İstediğini yapma ve hukuk başta olmak üzere yazılı ve yazısız kurallar bütünlüğüne uymama konusunda itaatsizlik gösterme günümüzün özgürlük tanımı olarak kabul edilse de başkalarına olan zarar boyutları nedense görmezlikten geliniyor.
İnsanlar açısından utanma hissi yok denecek seviyelere düştüğünden, her şey normal, her şey uygun ve her şey yapılabilir mantığı ağır basan bir hayat felsefesi ilkesine dönüşmüş durumda.
Şahısların, yaptıkları eylemleri kendileri yönünden doğru bulması yetiyor. Başkasına olan zarar veya başkasının özgürlüğüne/hakkına olan saldırı ve ihlaller görmezlikten gelindiği sürece utanma ve mahcubiyet duygusunun ortadan kalkmasına zemin hazırlandığı görülmüyor.

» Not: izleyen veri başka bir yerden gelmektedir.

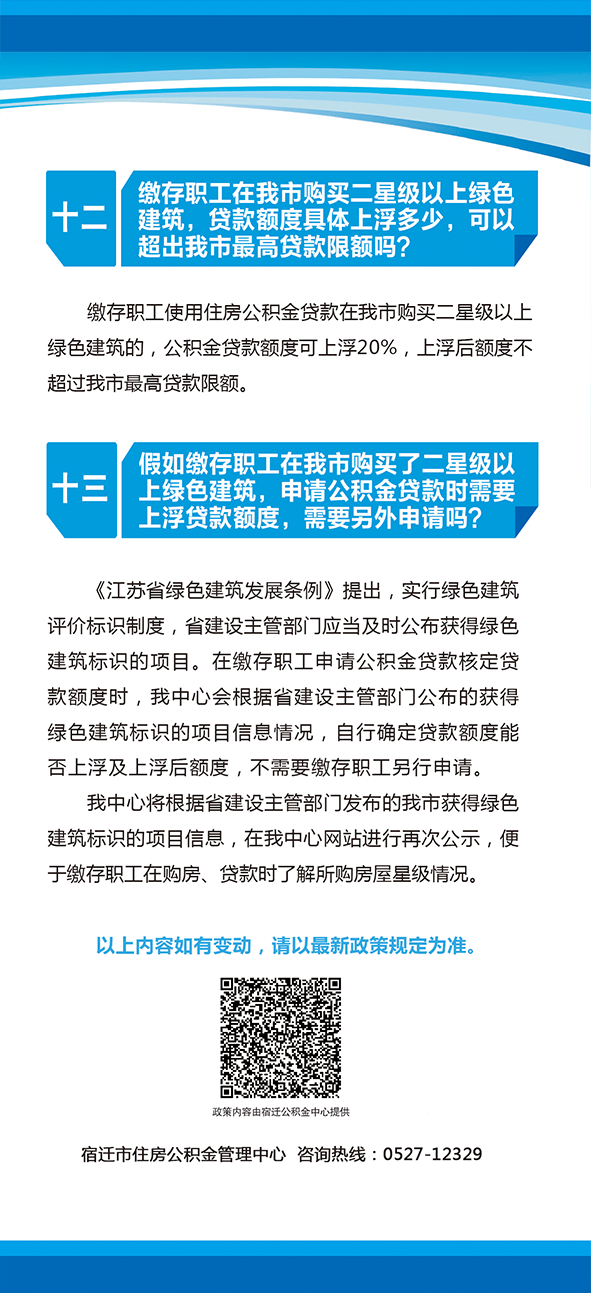 十二

缴存职工在我市购买二星级以上绿色建筑，贷款额度具体上浮多少，可以超出我市最高贷款限额吗？

缴存职工使用住房公积金贷款在我市购买二星级以上绿色建筑的，公积金贷款额度可上浮20%，上浮后额度不超过我市最高贷款限额。

十三

假如缴存职工在我市购买了二星级以上绿色建筑，申请公积金贷款时需要上浮贷款额度，需要另外申请吗？

《江苏省绿色建筑发展条例》提出，实行绿色建筑评价标识制度，省建设主管部门应当及时公布获得绿色建筑标识的项目。在缴存职工申请公积金贷款核定贷款额度时，我中心会根据省建设主管部门公布的获得绿色建筑标识的项目信息情况，自行确定贷款额度能否上浮及上浮后额度，不需要缴存职工另行申请。

我中心将根据省建设主管部门发布的我市获得绿色建筑标识的项目信息，在我中心网站进行再次公示，便于缴存职工在购房、贷款时了解所购房屋星级情况。

以上内容如有变动，请以最新政策规定为准。

政策内容由宿迁公积金中心提供

宿迁市住房公积金管理中心 咨询热线：0527-12329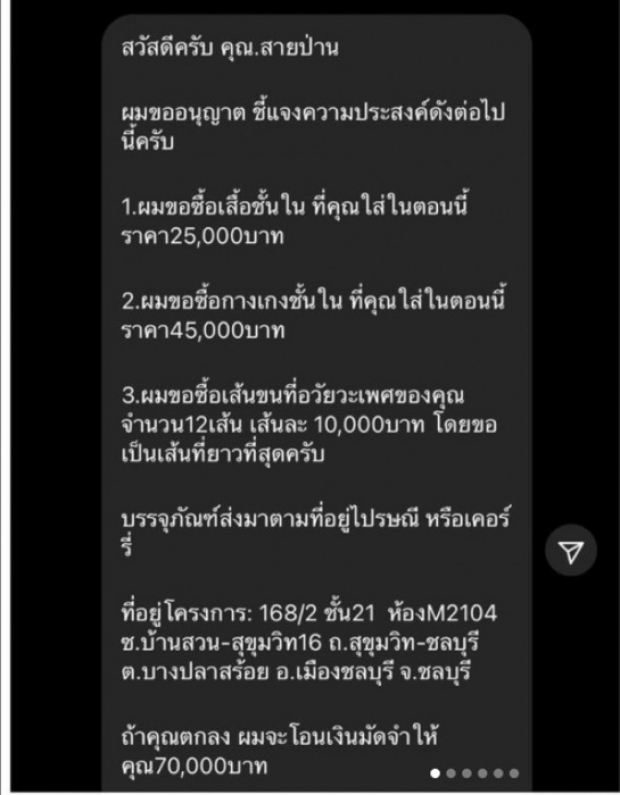 สวัสดีครับ คุณ.สายป่าน

ผมขออนุญาต ชี้แจงความประสงค์ดังต่อไปนี้ครับ

1.ผมขอซื้อเสื้อชั้นใน ที่คุณใส่ในตอนนี้ ราคา25,000บาท

2.ผมขอซื้อกางเกงชั้นใน ที่คุณใส่ในตอนนี้ ราคา45,000บาท

3.ผมขอซื้อเส้นขนที่อวัยวะเพศของคุณ จำนวน12เส้น เส้นละ 10,000บาท โดยขอเป็นเส้นที่ยาวที่สุดครับ

บรรจุภัณฑ์ส่งมาตามที่อยู่ไปรษณี หรือเคอร์รี่

ที่อยู่โครงการ: 168/2 ชั้น21 ห้องM2104 ซ.บ้านสวน-สุขุมวิท16 ถ.สุขุมวิท-ชลบุรี ต.บางปลาสร้อย อ.เมืองชลบุรี จ.ชลบุรี

ถ้าคุณตกลง ผมจะโอนเงินมัดจำให้คุณ70,000บาท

Hâlbuki utanma hissimizi kullanmamız gereken öylesine çok olay/ortam ve zamanlar var ki…
Görünüşümüzden söylediklerimize, davranışlarımızdan düşüncelerimize kadar farkında olduğumuz ya da olmadığımız çok hata, yanlış ve değer yargılarımız var.

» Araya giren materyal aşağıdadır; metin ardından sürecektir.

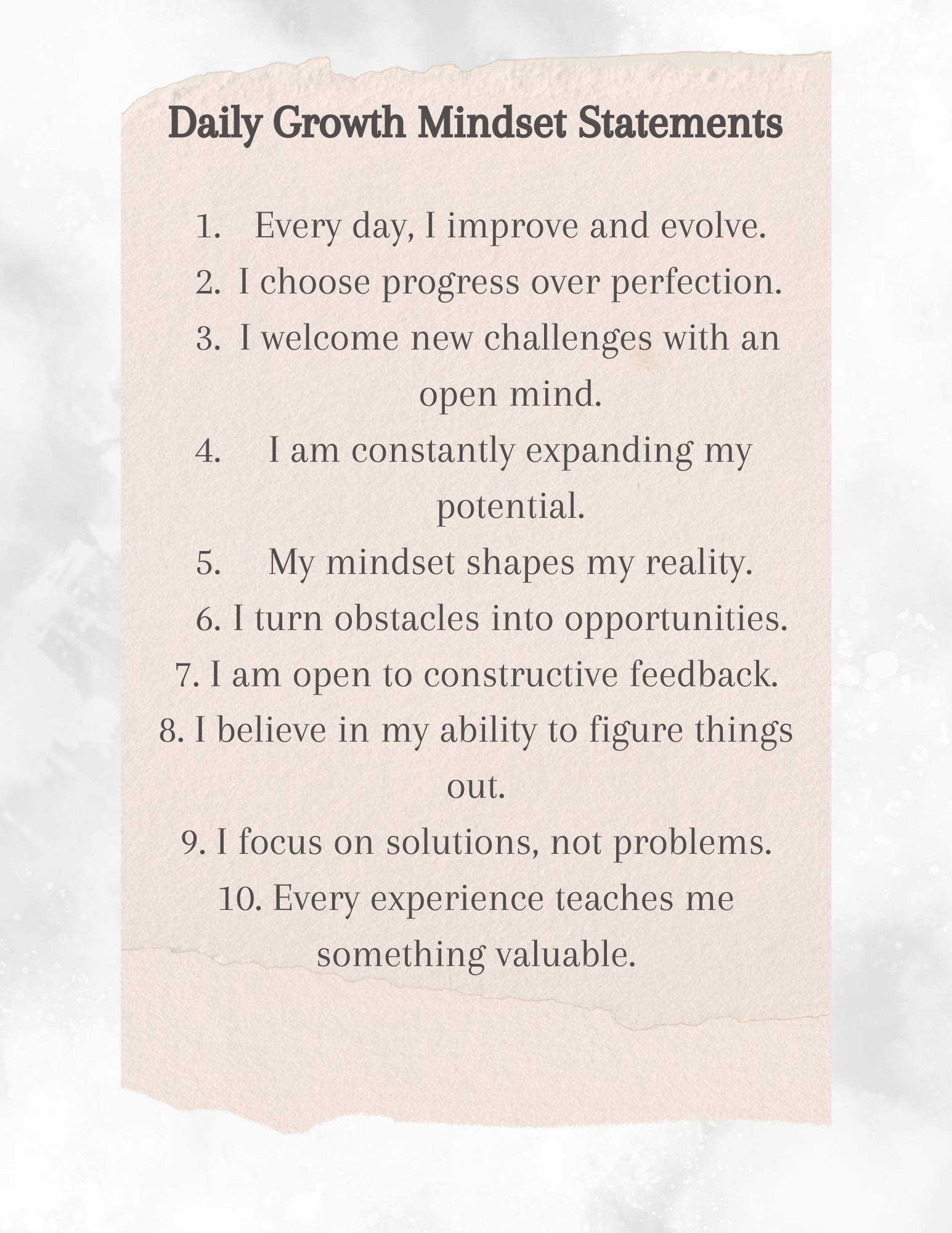 Daily Growth Mindset Statements

1. Every day, I improve and evolve.
2. I choose progress over perfection.
3. I welcome new challenges with an open mind.
4. I am constantly expanding my potential.
5. My mindset shapes my reality.
6. I turn obstacles into opportunities.
7. I am open to constructive feedback.
8. I believe in my ability to figure things out.
9. I focus on solutions, not problems.
10. Every experience teaches me something valuable.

Kişi tarafından doğru görülenlerin herkes tarafından doğru kabul edildiği veya menfaatimize uygun olan yaşantılarımızın toplumun diğer bireyleri açısından da kabul edilebilir olduğunu zannetmek hatalı bir çıkarımdır.

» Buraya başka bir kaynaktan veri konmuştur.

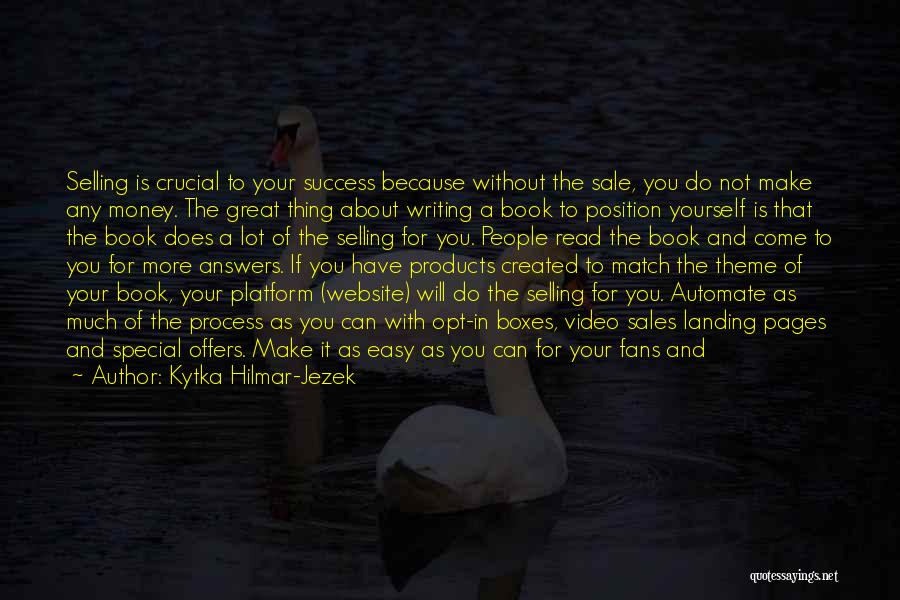 Selling is crucial to your success because without the sale, you do not make any money. The great thing about writing a book to position yourself is that the book does a lot of the selling for you. People read the book and come to you for more answers. If you have products created to match the theme of your book, your platform (website) will do the selling for you. Automate as much of the process as you can with opt-in boxes, video sales landing pages and special offers. Make it as easy as you can for your fans and

~ Author: Kytka Hilmar-Jezek

quotessayings.net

Başımıza gelen veya günlük hayatımızda karşılaştığımız olaylara olan eleştiri mantığımızı biraz da sorunun kökeninde arama adına sorgulamaya almak gerekiyor.
Utanma hissimiz ile ideal toplum düzeni arasında yakın bir ilişki olduğu bilinmelidir.
Kuralların ve sosyal düzen ilkelerinin temelinde insana olan değer mantığı vardır. Ama bunu umursamayanların hata ve yanlışları sayesinde ortaya çıkan manzara yıkımlar/gözyaşları olmakta.